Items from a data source

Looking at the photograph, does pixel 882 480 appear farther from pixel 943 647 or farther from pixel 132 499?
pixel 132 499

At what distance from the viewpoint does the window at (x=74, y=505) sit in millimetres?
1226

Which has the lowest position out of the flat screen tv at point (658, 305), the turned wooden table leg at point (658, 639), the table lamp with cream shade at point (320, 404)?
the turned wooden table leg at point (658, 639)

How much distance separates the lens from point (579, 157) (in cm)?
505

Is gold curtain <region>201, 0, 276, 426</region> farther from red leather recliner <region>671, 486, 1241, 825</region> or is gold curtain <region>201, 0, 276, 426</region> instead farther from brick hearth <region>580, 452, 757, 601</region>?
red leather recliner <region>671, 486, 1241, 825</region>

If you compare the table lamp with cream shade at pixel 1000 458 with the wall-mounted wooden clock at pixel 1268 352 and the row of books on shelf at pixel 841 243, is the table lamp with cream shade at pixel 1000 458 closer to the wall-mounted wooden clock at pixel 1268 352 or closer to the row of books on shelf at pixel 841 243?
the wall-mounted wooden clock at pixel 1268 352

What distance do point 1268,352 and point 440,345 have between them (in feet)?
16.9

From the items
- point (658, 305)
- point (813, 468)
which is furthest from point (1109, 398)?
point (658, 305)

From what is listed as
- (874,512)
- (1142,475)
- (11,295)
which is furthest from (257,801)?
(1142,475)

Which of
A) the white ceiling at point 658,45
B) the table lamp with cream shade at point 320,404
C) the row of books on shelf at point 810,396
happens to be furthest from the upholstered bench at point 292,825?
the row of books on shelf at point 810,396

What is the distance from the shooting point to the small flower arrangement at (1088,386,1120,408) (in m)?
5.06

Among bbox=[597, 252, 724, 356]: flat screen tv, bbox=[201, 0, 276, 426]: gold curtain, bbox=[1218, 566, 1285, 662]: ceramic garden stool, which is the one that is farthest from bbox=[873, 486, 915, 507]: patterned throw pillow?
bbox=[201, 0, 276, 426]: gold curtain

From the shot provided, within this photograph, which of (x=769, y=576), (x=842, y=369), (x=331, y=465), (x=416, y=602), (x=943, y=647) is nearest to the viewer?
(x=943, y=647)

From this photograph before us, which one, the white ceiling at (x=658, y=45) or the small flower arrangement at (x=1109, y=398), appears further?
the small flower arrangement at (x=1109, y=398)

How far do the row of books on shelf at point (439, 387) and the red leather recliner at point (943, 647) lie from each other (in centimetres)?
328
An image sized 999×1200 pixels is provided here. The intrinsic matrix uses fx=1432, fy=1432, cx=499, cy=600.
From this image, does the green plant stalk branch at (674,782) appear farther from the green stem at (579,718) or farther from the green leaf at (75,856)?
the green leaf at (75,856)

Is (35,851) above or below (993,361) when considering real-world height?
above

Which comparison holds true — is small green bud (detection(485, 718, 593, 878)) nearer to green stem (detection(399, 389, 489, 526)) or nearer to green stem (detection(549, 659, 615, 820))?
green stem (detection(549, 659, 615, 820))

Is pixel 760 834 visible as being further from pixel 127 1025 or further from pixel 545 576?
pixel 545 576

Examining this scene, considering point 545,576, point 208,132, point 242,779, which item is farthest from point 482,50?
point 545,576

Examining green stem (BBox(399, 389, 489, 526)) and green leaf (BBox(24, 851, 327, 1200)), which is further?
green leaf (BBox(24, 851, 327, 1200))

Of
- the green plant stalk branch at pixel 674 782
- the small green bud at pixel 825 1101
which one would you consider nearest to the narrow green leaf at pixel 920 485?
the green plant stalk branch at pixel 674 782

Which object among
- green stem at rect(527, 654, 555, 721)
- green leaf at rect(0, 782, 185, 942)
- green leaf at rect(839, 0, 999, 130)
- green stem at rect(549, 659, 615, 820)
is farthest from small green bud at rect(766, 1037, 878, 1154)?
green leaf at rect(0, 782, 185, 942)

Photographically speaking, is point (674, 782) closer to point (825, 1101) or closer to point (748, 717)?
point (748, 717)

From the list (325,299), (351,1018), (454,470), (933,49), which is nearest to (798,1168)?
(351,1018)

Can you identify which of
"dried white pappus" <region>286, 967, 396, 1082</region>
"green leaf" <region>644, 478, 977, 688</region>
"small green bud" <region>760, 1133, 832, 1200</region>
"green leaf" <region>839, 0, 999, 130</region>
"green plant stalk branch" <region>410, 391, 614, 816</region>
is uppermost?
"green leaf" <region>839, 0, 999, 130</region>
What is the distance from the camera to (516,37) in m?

__To be done__:
Take the entries above and copy them out exactly.

__Worked solution__:
Looking at the photograph, does pixel 882 480 appear farther from pixel 943 647 or farther from pixel 132 499?
pixel 132 499

At what distance from the viewpoint does the window at (x=74, y=505) sit in millimetres?
1226

Which has the lowest position out of the flat screen tv at point (658, 305), the turned wooden table leg at point (658, 639), the table lamp with cream shade at point (320, 404)?
the turned wooden table leg at point (658, 639)

How much distance separates the lens from point (579, 157) (in cm)?
505

Is gold curtain <region>201, 0, 276, 426</region> farther from red leather recliner <region>671, 486, 1241, 825</region> or is gold curtain <region>201, 0, 276, 426</region> instead farther from brick hearth <region>580, 452, 757, 601</region>?
red leather recliner <region>671, 486, 1241, 825</region>

If you compare the table lamp with cream shade at pixel 1000 458 with the wall-mounted wooden clock at pixel 1268 352 and the row of books on shelf at pixel 841 243, is the table lamp with cream shade at pixel 1000 458 closer to the wall-mounted wooden clock at pixel 1268 352 or closer to the row of books on shelf at pixel 841 243?
the wall-mounted wooden clock at pixel 1268 352

What distance do point 1268,352 and point 440,345 have between them (in feet)?
16.9

From the items
- point (658, 305)
- point (813, 468)
which is furthest from point (1109, 398)?
point (658, 305)

From what is listed as
- (874,512)
- (1142,475)
- (11,295)
which is furthest from (257,801)?
(1142,475)

Which of
A) the white ceiling at point 658,45
B) the table lamp with cream shade at point 320,404
C) the row of books on shelf at point 810,396
happens to be furthest from the upholstered bench at point 292,825?
the row of books on shelf at point 810,396

What is the distance from the shooting point to the small flower arrangement at (1088,386,1120,408) (in m)?
5.06

Among bbox=[597, 252, 724, 356]: flat screen tv, bbox=[201, 0, 276, 426]: gold curtain, bbox=[1218, 566, 1285, 662]: ceramic garden stool, which is the one that is farthest from bbox=[873, 486, 915, 507]: patterned throw pillow?
bbox=[201, 0, 276, 426]: gold curtain

From the shot provided, within this photograph, which of (x=769, y=576), (x=842, y=369), (x=331, y=465), (x=416, y=602), (x=943, y=647) is nearest to the viewer?
(x=943, y=647)

From this photograph before us, which one, the white ceiling at (x=658, y=45) or the small flower arrangement at (x=1109, y=398), appears further?
the small flower arrangement at (x=1109, y=398)

How far do the row of books on shelf at point (439, 387) and the red leather recliner at point (943, 647) lie from each other (in centimetres)?
328
An image sized 999×1200 pixels is provided here. The intrinsic matrix uses fx=1432, fy=1432, cx=499, cy=600.
From this image, does the green plant stalk branch at (674,782) appear farther from the green stem at (579,718) or farther from the green leaf at (75,856)?
the green leaf at (75,856)

Is (35,851) above or below (993,361) when considering real-world height?
above

Which comparison holds true — is small green bud (detection(485, 718, 593, 878)) nearer to green stem (detection(399, 389, 489, 526)) or nearer to green stem (detection(549, 659, 615, 820))?
green stem (detection(549, 659, 615, 820))

Is pixel 760 834 visible as being further from pixel 127 1025 or further from pixel 545 576?
pixel 545 576

Examining this scene, considering point 545,576, point 208,132, point 242,779, which item is farthest from point 482,50?
point 545,576

Examining green stem (BBox(399, 389, 489, 526)) and green leaf (BBox(24, 851, 327, 1200)), which is further?
green leaf (BBox(24, 851, 327, 1200))

Of
- the green plant stalk branch at pixel 674 782
- the small green bud at pixel 825 1101
which one would you consider nearest to the narrow green leaf at pixel 920 485?
the green plant stalk branch at pixel 674 782

Which object among
- green stem at rect(527, 654, 555, 721)
- green leaf at rect(0, 782, 185, 942)
- green leaf at rect(839, 0, 999, 130)
- green stem at rect(549, 659, 615, 820)
is farthest from small green bud at rect(766, 1037, 878, 1154)?
green leaf at rect(0, 782, 185, 942)

Photographically speaking, is point (674, 782) closer to point (825, 1101) or closer to point (748, 717)?
point (748, 717)

From the list (325,299), (351,1018), (454,470), (933,49), which is nearest to (798,1168)?
(351,1018)

Can you identify which of
"dried white pappus" <region>286, 967, 396, 1082</region>
"green leaf" <region>644, 478, 977, 688</region>
"small green bud" <region>760, 1133, 832, 1200</region>
"green leaf" <region>839, 0, 999, 130</region>
"green plant stalk branch" <region>410, 391, 614, 816</region>
is uppermost?
"green leaf" <region>839, 0, 999, 130</region>
What is the distance from the camera to (516,37) in m?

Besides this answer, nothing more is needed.